Confused? So are we. What is clear, however, is that, according to this recent survey, 60% of Russians oppose mandatory vaccination. Hundreds have taken to Twitter and Facebook, to make dramatic comparisons between the new regulations and those of Nazi Germany or early-20th-century racial segregation in the United States. 

On paper, the new measures seem to be working. According to Deputy Mayor of Moscow Anastasia Rakova, vaccination rates in the capital have increased by up to 500% over the past week. 

But so has the demand for fake vaccination certificates. 

In the Moscow region alone, police have started over 24 criminal proceedings and deleted at least 150 websites offering counterfeit documents. A recent investigation by the independent news site Baza revealed that it costs around $140 to buy a fake certificate online.
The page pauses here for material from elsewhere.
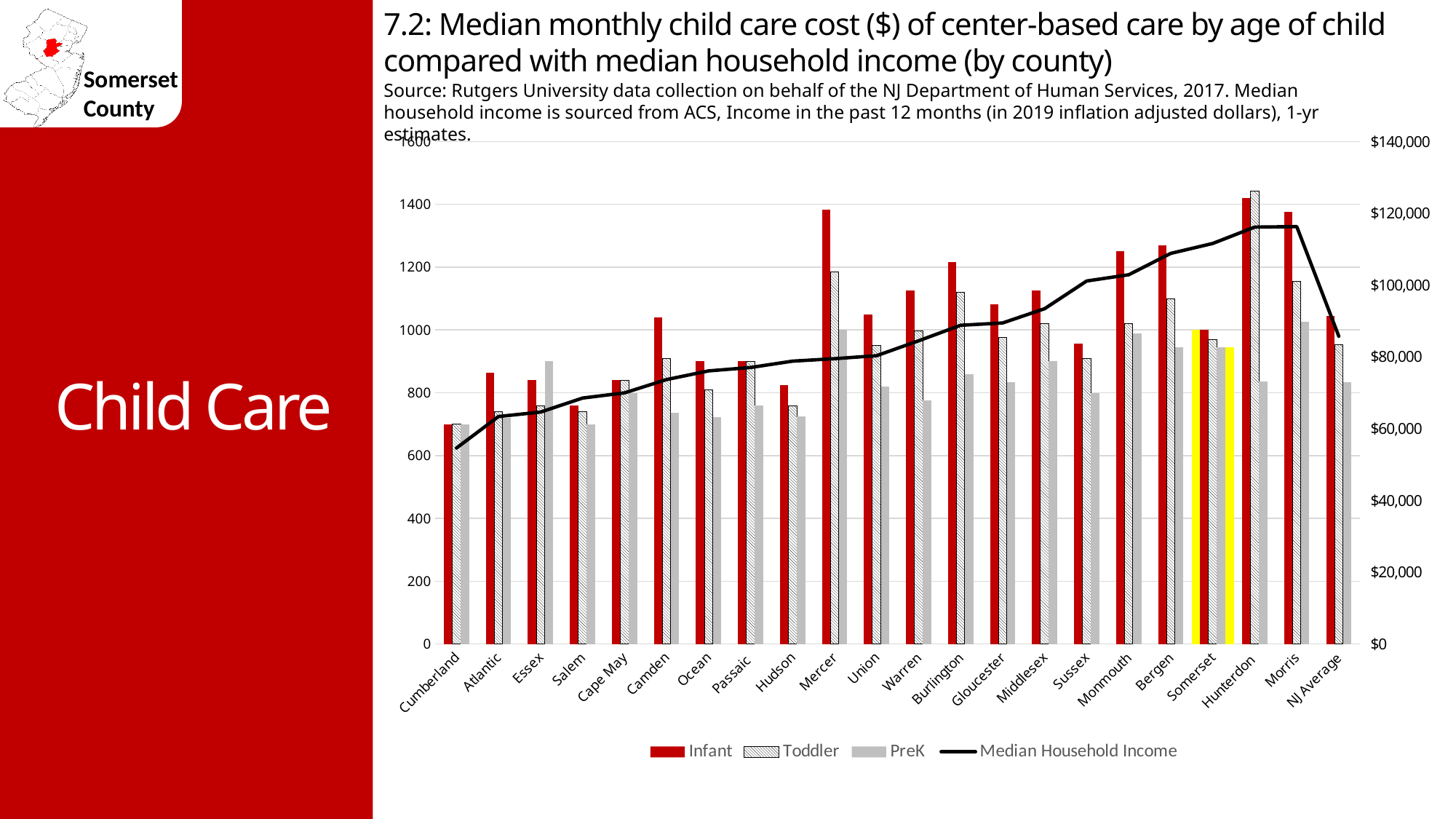
Is the Median Household Income for Morris greater or less than $100,000? greater Is the Infant value for Mercer greater or less than 1200? greater What kind of chart is this? bar chart with a line Which county has the highest Toddler bar? Hunterdon Is the Infant value for Cumberland greater or less than 800? less Which county has the lowest Infant bar? Cumberland How many series does the legend list? 4 Does the Median Household Income line generally rise or fall from Cumberland to Morris? rise How many counties/categories are shown along the x axis? 22 Which is larger, the Infant value for Mercer or the Infant value for Camden? Mercer Which county's bars are highlighted in yellow? Somerset Which county has the highest Infant bar? Hunterdon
Pay a bit more and fake vaccination merchants will throw in an official registration on the government portal and your digital medical records. 

Alla, a journalist, who requested that her family name not be used, told me that in her circle of friends even medical students are buying fake certificates. Many because they believe that there isn’t enough data to prove that Sputnik V or any other Russian vaccine is safe. 

“Everyone who heard about the compulsory vaccination is looking to buy a certificate, so as not to lose their job,” she said. “Instead of publishing the vaccine research data, the government is using the carrot or stick approach and shouting how we are the first to invent the Covid vaccine”.

Alla fears that the mandatory vaccination program will backfire, just as the disinformation campaign against Western vaccines did. 

“Voluntary and compulsory measures will lead to some people actually getting vaccinated and others buying certificates,” she said, adding that while vaccination statistics will improve, they will not reflect the real numbers.. 

“Each step taken by the government only puts another nail in the coffin of people’s trust in vaccination.”